It’s rare that a three-letter government organization changes its stance on a topical issue that has been in place for decades.
But when the FDA, or Food and Drug Administration, revised its guidelines regarding exposing infants to peanuts, parents with peanut allergy-stricken children around the country watched on intently, if not with some skepticism.
It all started with a study backed by the NIH—that’s the National Institutes of Health. It found that the gradual introduction of peanuts to infants as young as 4 months old who already had risks of developing allergies to peanuts significantly reduced any future risk of developing severe allergies.
Why is this significant?
A similar, (although still completely unrelated) theory exists in developing tolerances to different venoms, also known as Mithridatism. Perhaps the most famous example involved an American snake handler who immunized himself against the bite of cobras by injecting himself with small amounts of their venom every day in order to build up a tolerance.

__Work to complete__:
1 – Revise the peanut allergy text from "But when the" down to "with some skepticism.", putting "families" in place of "parents".
2 – According to the peanut allergy text, what is another name for developing tolerances to different venoms?
3 – Resume the peanut allergy text from where it stops.
The entries after this text aren't needed.

__Material shown__:
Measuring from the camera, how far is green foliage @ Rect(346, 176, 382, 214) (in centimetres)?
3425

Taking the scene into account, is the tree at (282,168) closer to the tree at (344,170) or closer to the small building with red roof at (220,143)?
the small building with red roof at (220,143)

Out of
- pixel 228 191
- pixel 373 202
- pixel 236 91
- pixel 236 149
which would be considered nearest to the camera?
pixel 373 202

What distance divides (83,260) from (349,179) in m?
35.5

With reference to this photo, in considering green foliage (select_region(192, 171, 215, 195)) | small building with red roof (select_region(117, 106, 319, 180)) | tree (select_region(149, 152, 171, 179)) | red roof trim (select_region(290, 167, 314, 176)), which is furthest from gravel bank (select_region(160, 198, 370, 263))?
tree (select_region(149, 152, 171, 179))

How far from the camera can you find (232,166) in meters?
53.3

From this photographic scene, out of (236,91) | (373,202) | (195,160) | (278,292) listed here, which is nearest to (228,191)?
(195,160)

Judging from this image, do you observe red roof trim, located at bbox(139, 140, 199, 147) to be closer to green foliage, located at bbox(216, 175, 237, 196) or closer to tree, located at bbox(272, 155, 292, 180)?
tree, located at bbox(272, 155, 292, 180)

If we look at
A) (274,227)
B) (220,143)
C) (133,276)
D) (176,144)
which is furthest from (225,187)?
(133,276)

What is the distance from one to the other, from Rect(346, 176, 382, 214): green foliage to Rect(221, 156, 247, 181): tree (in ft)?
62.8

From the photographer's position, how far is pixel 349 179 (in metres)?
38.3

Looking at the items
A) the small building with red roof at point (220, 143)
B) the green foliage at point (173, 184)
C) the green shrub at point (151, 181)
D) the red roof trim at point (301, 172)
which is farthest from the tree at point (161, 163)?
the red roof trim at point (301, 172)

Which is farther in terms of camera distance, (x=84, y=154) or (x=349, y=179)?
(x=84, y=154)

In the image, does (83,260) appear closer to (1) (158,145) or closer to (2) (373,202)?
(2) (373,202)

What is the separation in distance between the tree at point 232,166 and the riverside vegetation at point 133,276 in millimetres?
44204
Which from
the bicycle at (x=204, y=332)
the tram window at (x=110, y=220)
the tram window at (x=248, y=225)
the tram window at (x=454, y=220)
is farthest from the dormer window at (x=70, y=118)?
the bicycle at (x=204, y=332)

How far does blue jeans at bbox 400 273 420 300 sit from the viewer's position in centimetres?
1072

__Expected outputs__:
1 –
But when the FDA, or Food and Drug Administration, revised its guidelines regarding exposing infants to peanuts, families with peanut allergy-stricken children around the country watched on intently, if not with some skepticism.

2 – Mithridatism.

3 –
However, in the case of babies versus peanuts, it operates more around the idea of getting a very young and new immune system used to exposure to the proteins that set off the anaphylactic shock that triggers an allergic reaction.
After talking with Dr. William Culver, an allergy and immunology physician, there are still some guidelines to be mindful of.
“Skin testing should always be used for infants in high risk groups for peanut allergies,” he said. “Especially before attempting to introduce peanuts to an infant born with these risk factors.”
What makes a baby at risk of peanut allergies?
“Severe eczema that is coexistent with an egg allergy can indicate a likelihood that an infant will be allergic to peanuts. And, if this is the case it may be appropriate for the mother to remove peanuts from her diet while she is nursing to prevent continued exposure.”
Here’s where the new developments from the FDA come in:
By slowly working ground peanuts into the baby food of high risk infants under the supervision of an allergist or pediatrician, the NIH study observed an 80 percent reduction in the chance of developing a serious peanut allergy over time.
An important thing to note here is that these infants were under observation during the testing and were old enough to begin consuming baby food, at an age of at least 4 months. They were not given solid peanuts or peanut butter, two textures unsuitable for babies this young.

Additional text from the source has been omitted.